I've never really figured out what the big advantage of boot is, since it is so easy to manually code bootstrap procedures. You could try for example the following using replicate:
myboot1 <- function(){
booty <- tapply(df$survival,df$group,FUN=function(x) sample(x,length(x),TRUE))
sapply(booty,mean)
}
out1 <- replicate(1000,myboot1())
From this you can get a bunch of useful statistics quite easily:
rowMeans(out1) # group means
diff(rowMeans(out1)) # difference
mean(out1[1,]-out1[2,]) # another way of getting difference
apply(out1,1,quantile,c(0.025,0.975)) # treatment-group CIs
quantile(out1[1,]-out1[2,],c(0.025,0.975)) # CI for the difference
This is an example in ?boot.return:
diff.means <- function(d, f)
{ n <- nrow(d)
gp1 <- 1:table(as.numeric(d$series))[1]
m1 <- sum(d[gp1,1] * f[gp1])/sum(f[gp1])
m2 <- sum(d[-gp1,1] * f[-gp1])/sum(f[-gp1])
ss1 <- sum(d[gp1,1]^2 * f[gp1]) - (m1 * m1 * sum(f[gp1]))
ss2 <- sum(d[-gp1,1]^2 * f[-gp1]) - (m2 * m2 * sum(f[-gp1]))
c(m1 - m2, (ss1 + ss2)/(sum(f) - 2))
}
grav1 <- gravity[as.numeric(gravity[,2]) >= 7,]
boot(grav1, diff.means, R = 999, stype = "f", strata = grav1[,2])
Section3.2 of Davison and Hinkley can be referenced.

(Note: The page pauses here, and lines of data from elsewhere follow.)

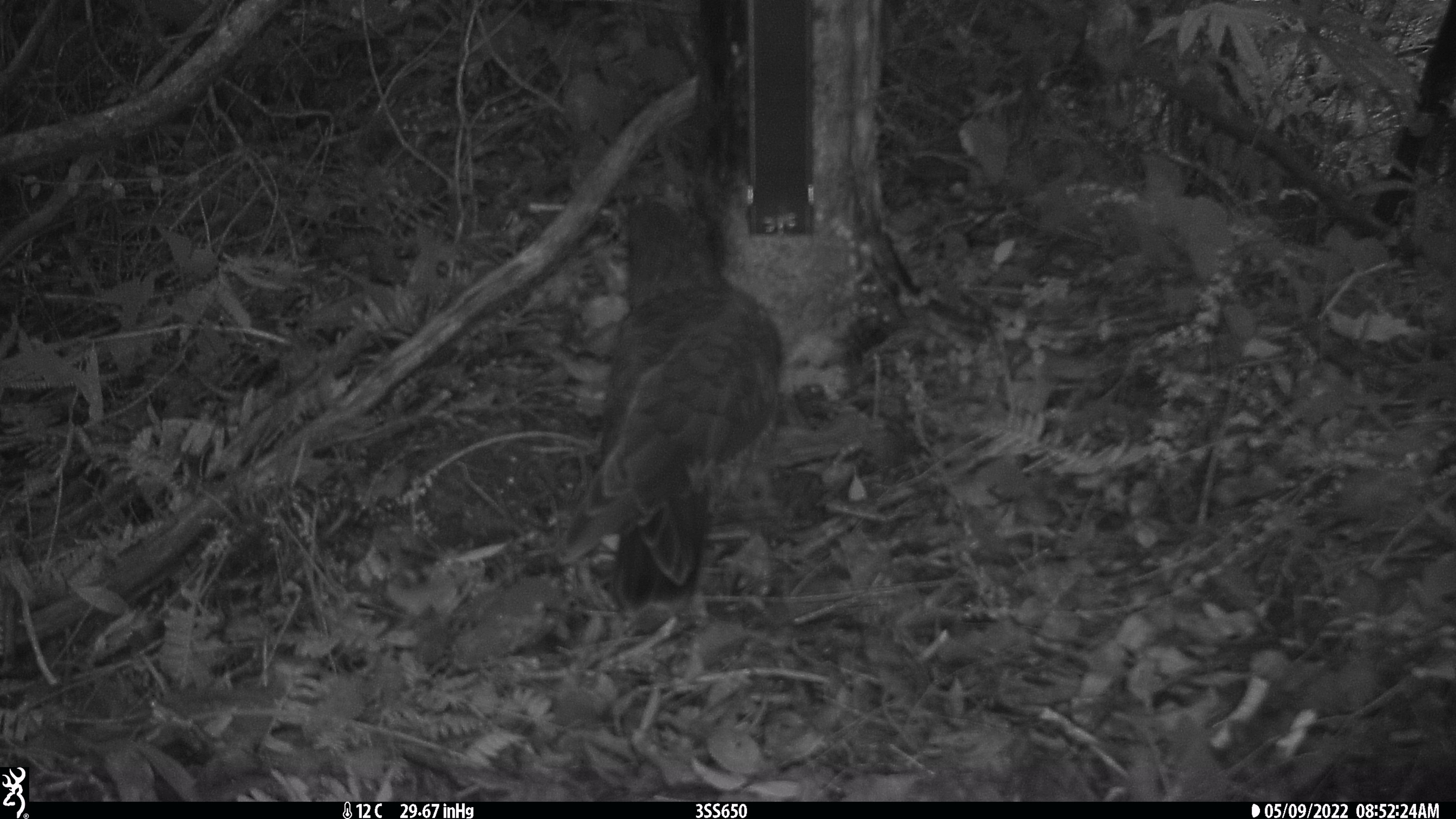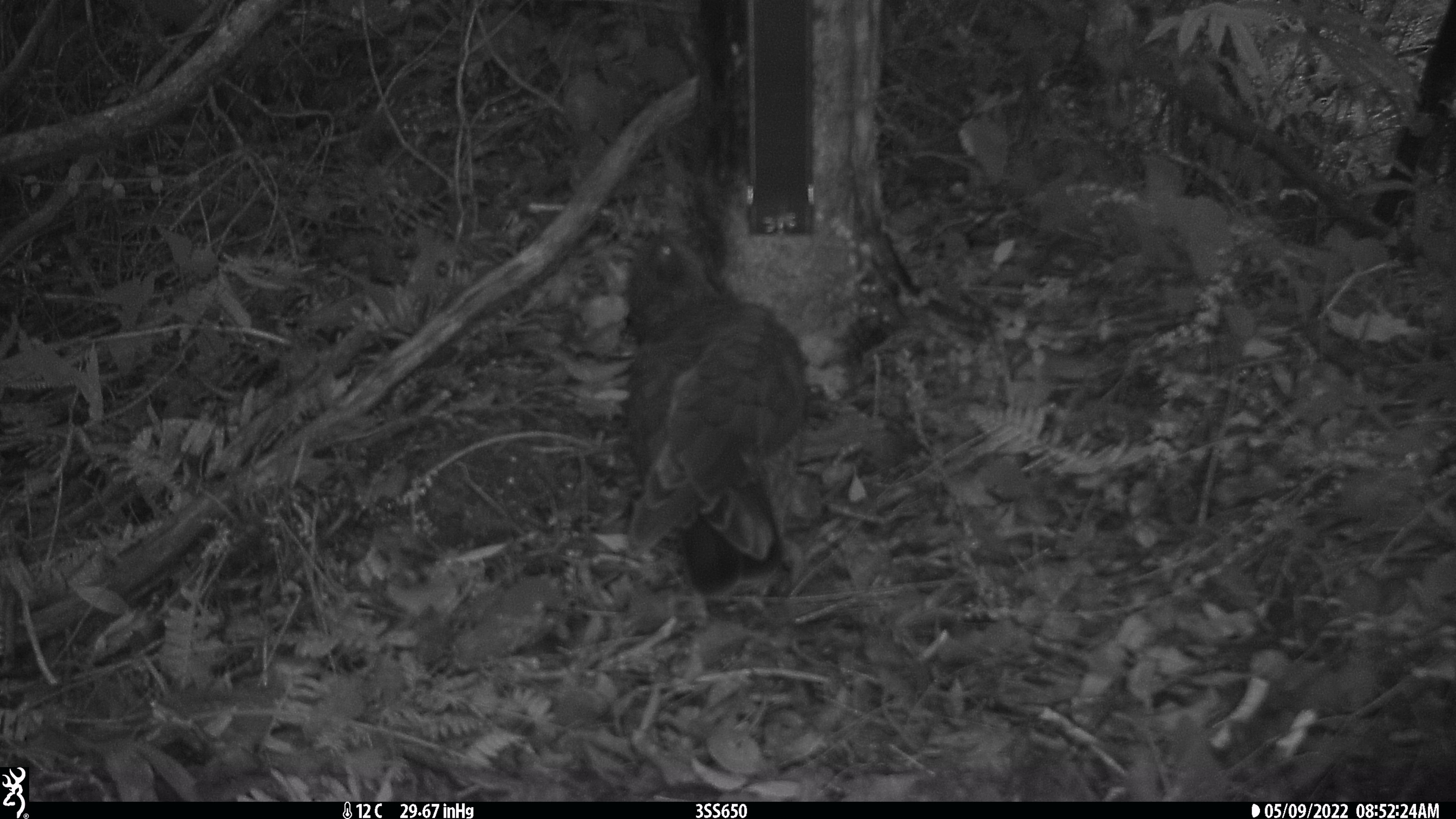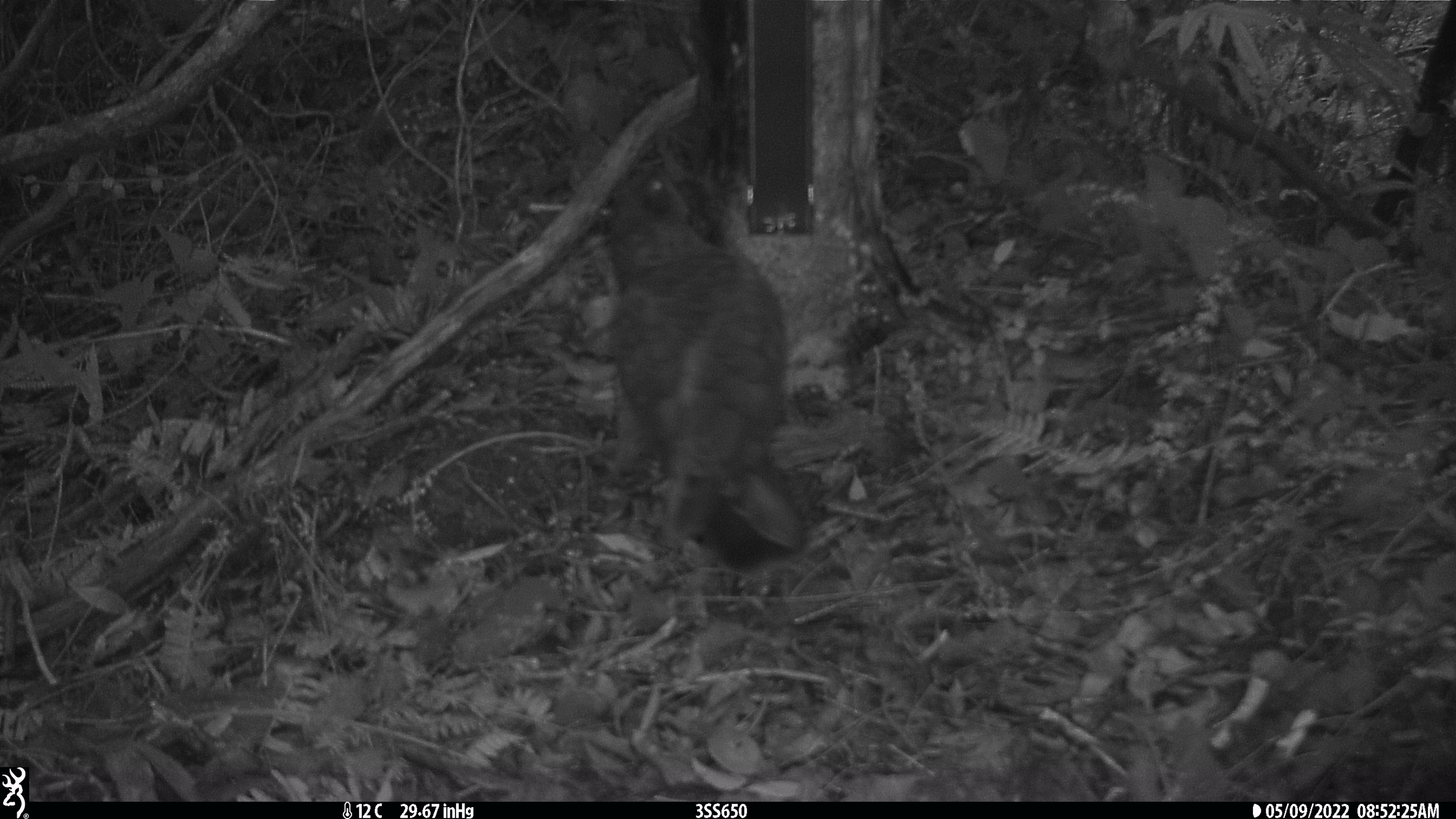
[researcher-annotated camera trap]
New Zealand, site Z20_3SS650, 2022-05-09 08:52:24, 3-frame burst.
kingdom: Animalia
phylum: Chordata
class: Aves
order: Psittaciformes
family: Strigopidae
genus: Nestor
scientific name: Nestor notabilis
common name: kea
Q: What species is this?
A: Kea (Nestor notabilis).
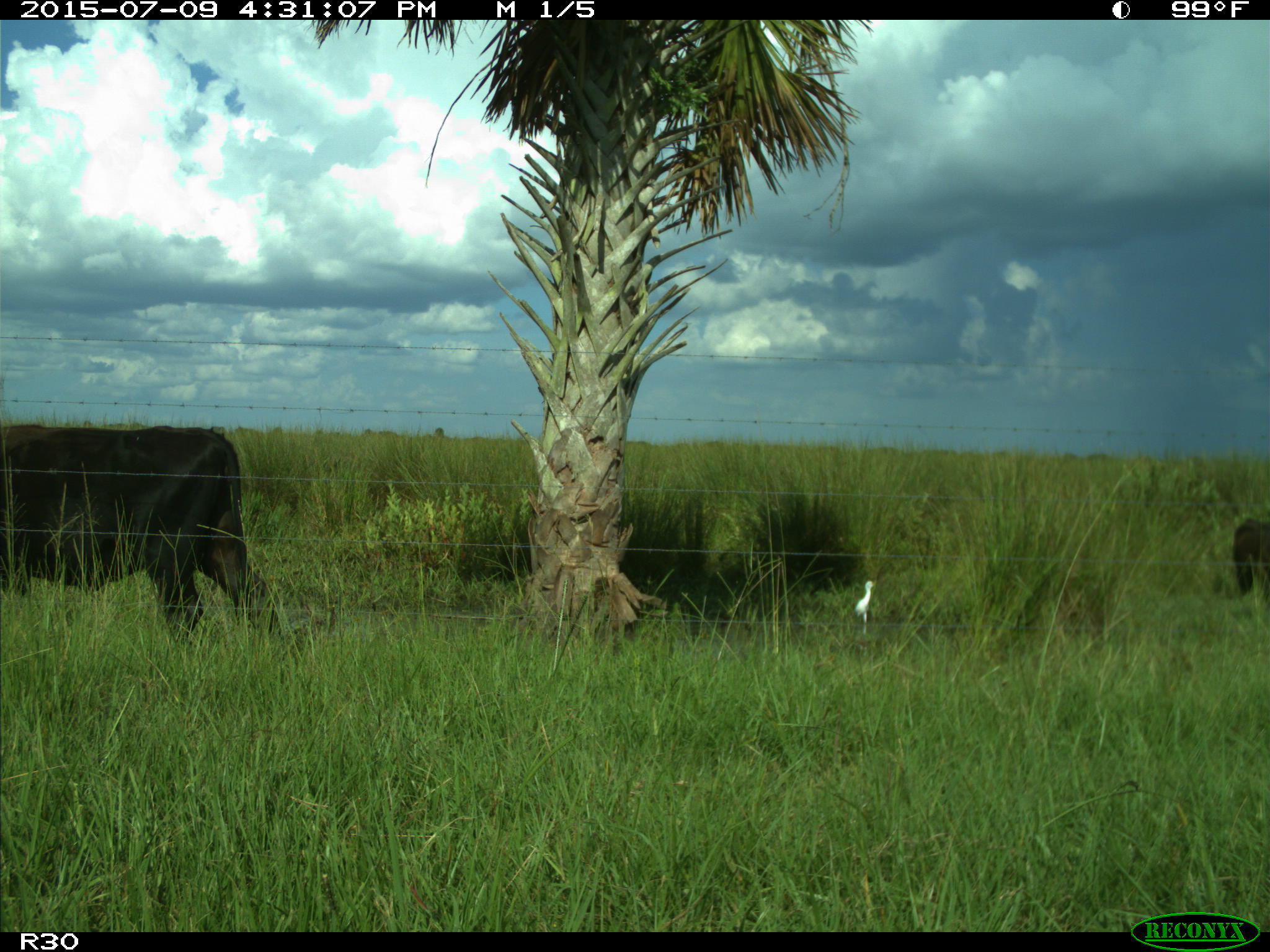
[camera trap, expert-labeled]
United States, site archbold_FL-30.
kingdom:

Giving it another thought, I realized that I could actually combine Thomas' answer with boot. Here is a solution:
b <- boot(data=df,
statistic = function(x, i) {
booty <- tapply(x$survival,x$group,FUN=function(x) sample(x,length(x),TRUE))
diff(sapply(booty,mean))*-1
},
R=10000)
The trick is that the function you provide to the argument statistic has to accept a parameter i for the index, but that you completely ignore this parameter within your function. Instead, you do the sampling yourself. Of course, this is not the most efficient (because boot has to do the sampling as well), but I guess that in most cases this shouldn't be a big issue.